Assignment: Print exactly the lines below between the line containing "woman looking far" and the line containing "front door Living", counting both of those lines. Leave pictures out.
----- Provided records
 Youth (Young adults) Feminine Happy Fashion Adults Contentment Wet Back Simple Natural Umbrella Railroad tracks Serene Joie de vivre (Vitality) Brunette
----------
----- Provided records
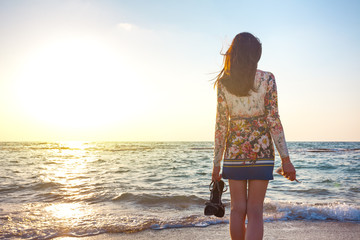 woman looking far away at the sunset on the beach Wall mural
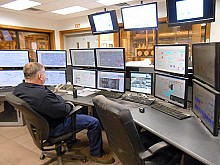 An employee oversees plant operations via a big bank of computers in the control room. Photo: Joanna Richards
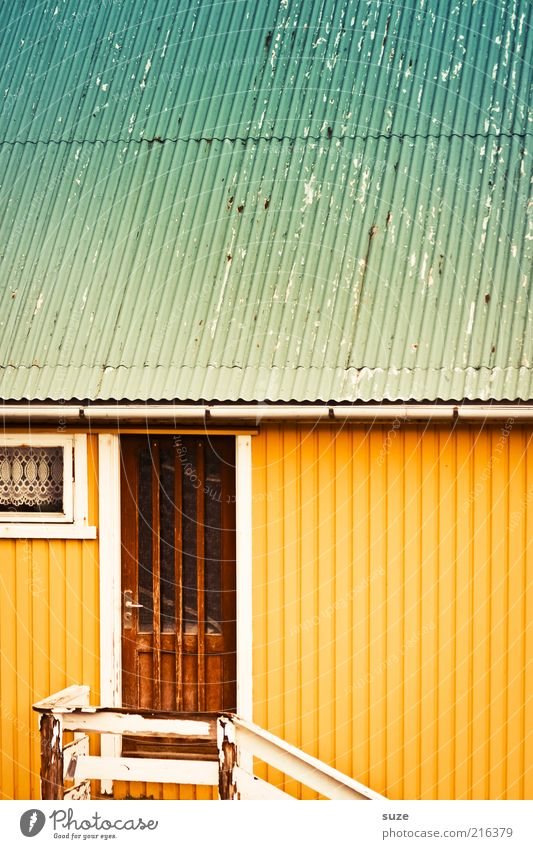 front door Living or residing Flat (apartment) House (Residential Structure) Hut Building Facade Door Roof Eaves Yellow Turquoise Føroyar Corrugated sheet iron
----------
Result:
 woman looking far away at the sunset on the beach Wall mural
 An employee oversees plant operations via a big bank of computers in the control room. Photo: Joanna Richards
 front door Living or residing Flat (apartment) House (Residential Structure) Hut Building Facade Door Roof Eaves Yellow Turquoise Føroyar Corrugated sheet iron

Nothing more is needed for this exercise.